Japan’s investigation into dangerous air bags is leading to a remote scrapyard in the central Gifu prefecture, where the explosion of a car model not included in current recalls suggests automakers may have to yet again expand their safety campaigns.
In the latest incident, an air bag from Takata Corp. (7312), the Tokyo-based company at the center of the crisis, deployed with such force that it shattered the windshield and sprayed metal shards on the floor of the Toyota Motor Corp. (7203) subcompact, said Akihiro Wakayama, a manager at the Chikamatsu Shokai Co. scrapyard. The explosion last month sounded “like a gunshot” and was “two to three times” louder than normal, he said.
Japan’s transport ministry is investigating the cause of the malfunction to determine whether more vehicles need to be recalled. The 2003 Toyota WiLL Cypha wasn’t among the 2.6 million subject to safety campaigns in Japan.
“I was surprised once again because the unusual explosion occurred in a vehicle that we were told to be safe,” Wakayama, 43, said in an interview in the city of Seki in central Japan. “That made me think we really don’t know what we can trust to do our work safely.”

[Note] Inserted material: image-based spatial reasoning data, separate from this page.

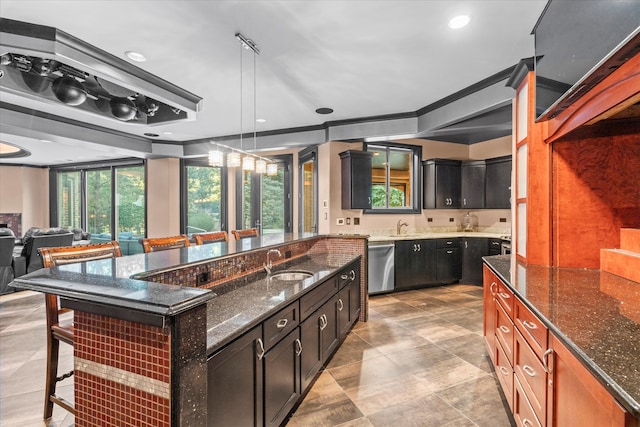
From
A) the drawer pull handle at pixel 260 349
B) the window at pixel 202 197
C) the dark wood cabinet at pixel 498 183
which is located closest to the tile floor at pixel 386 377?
the drawer pull handle at pixel 260 349

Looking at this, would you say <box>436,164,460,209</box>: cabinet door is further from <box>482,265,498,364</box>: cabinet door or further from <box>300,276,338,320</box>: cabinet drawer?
<box>300,276,338,320</box>: cabinet drawer

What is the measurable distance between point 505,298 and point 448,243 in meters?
3.49

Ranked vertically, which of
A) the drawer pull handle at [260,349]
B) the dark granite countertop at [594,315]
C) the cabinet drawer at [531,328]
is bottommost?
the drawer pull handle at [260,349]

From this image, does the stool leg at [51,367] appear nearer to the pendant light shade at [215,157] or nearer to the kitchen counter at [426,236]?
the pendant light shade at [215,157]

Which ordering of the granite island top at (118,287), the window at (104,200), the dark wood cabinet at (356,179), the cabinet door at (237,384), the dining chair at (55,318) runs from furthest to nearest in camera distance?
the window at (104,200)
the dark wood cabinet at (356,179)
the dining chair at (55,318)
the cabinet door at (237,384)
the granite island top at (118,287)

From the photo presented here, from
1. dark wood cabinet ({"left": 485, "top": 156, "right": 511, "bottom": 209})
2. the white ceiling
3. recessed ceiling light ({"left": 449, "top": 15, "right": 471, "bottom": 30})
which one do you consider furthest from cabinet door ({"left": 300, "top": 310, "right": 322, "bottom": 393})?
dark wood cabinet ({"left": 485, "top": 156, "right": 511, "bottom": 209})

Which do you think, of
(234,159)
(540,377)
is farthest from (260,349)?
(234,159)

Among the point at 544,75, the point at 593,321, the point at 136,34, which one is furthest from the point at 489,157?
the point at 136,34

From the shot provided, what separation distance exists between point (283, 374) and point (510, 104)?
3.37 metres

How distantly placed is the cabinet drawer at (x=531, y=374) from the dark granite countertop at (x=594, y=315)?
0.26 m

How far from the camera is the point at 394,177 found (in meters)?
5.63

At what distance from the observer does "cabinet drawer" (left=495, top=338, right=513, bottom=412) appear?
1899mm

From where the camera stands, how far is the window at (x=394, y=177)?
546 cm

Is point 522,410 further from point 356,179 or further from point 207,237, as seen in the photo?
point 356,179
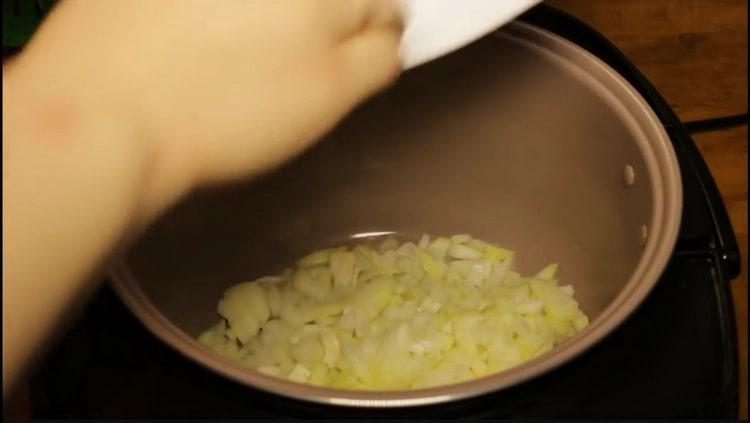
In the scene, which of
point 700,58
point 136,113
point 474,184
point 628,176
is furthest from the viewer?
point 700,58

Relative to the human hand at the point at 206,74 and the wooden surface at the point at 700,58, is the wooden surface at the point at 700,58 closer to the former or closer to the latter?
the wooden surface at the point at 700,58

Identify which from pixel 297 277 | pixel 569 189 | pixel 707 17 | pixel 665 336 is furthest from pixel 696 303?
pixel 707 17

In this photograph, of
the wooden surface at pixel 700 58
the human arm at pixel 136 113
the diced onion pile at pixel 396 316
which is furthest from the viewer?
the wooden surface at pixel 700 58

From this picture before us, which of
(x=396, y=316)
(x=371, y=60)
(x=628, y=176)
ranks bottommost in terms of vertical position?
(x=396, y=316)

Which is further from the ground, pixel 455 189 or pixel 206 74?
pixel 206 74

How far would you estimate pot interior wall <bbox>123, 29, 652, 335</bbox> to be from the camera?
2.15 ft

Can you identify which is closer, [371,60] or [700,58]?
[371,60]

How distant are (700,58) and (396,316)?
39cm

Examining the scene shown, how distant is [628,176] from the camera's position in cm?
63

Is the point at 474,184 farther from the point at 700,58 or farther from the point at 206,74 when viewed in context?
the point at 206,74

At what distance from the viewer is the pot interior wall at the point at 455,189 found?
66 centimetres

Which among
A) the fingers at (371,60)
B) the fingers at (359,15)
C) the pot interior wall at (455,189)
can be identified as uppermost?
the fingers at (359,15)

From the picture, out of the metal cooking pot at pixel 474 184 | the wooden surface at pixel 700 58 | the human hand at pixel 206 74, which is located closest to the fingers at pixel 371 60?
the human hand at pixel 206 74

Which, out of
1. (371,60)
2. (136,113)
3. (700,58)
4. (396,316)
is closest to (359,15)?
(371,60)
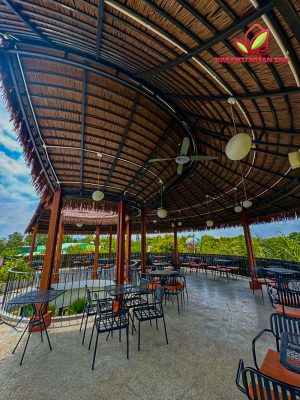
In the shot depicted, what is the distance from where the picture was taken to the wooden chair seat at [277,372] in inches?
65.4

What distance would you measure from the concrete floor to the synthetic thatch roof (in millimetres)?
4173

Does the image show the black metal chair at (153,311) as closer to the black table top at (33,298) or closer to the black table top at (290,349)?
the black table top at (33,298)

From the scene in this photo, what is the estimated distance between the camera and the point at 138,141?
4449 mm

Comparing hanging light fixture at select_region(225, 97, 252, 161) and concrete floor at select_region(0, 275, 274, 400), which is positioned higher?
hanging light fixture at select_region(225, 97, 252, 161)

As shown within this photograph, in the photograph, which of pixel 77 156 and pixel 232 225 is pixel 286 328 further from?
pixel 232 225

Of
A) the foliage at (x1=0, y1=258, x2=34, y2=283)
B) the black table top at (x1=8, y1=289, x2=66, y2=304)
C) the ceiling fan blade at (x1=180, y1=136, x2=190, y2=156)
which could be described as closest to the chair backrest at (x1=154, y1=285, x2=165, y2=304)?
the black table top at (x1=8, y1=289, x2=66, y2=304)

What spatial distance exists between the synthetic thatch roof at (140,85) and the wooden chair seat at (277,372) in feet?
11.2

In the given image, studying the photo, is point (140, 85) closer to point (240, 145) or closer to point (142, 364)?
point (240, 145)

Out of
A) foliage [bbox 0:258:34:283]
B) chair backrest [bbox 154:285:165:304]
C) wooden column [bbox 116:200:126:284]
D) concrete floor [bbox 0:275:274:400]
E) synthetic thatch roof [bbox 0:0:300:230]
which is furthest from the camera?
foliage [bbox 0:258:34:283]

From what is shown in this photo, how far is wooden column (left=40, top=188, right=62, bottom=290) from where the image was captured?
4996 millimetres

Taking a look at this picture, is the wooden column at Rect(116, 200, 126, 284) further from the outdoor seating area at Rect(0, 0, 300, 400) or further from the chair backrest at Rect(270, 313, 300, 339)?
the chair backrest at Rect(270, 313, 300, 339)

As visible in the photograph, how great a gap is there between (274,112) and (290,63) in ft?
3.55

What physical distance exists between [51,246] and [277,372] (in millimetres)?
5639

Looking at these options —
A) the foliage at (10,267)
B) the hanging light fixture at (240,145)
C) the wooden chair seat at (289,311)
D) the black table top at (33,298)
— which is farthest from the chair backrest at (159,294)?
the foliage at (10,267)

The air bag in the Toyota was the seventh to have ruptured at scrapyards in Japan since June 2012, where 350,000 of the devices made by Takata were evaluated and recycled every year, according to transport ministry official Masato Sahashi. The previous six ruptures -- four in Honda Motor Co. (7267)’s Fit and two in Toyota’s Corolla -- were reported around July 2012 and led to an additional 3 million vehicles being recalled globally.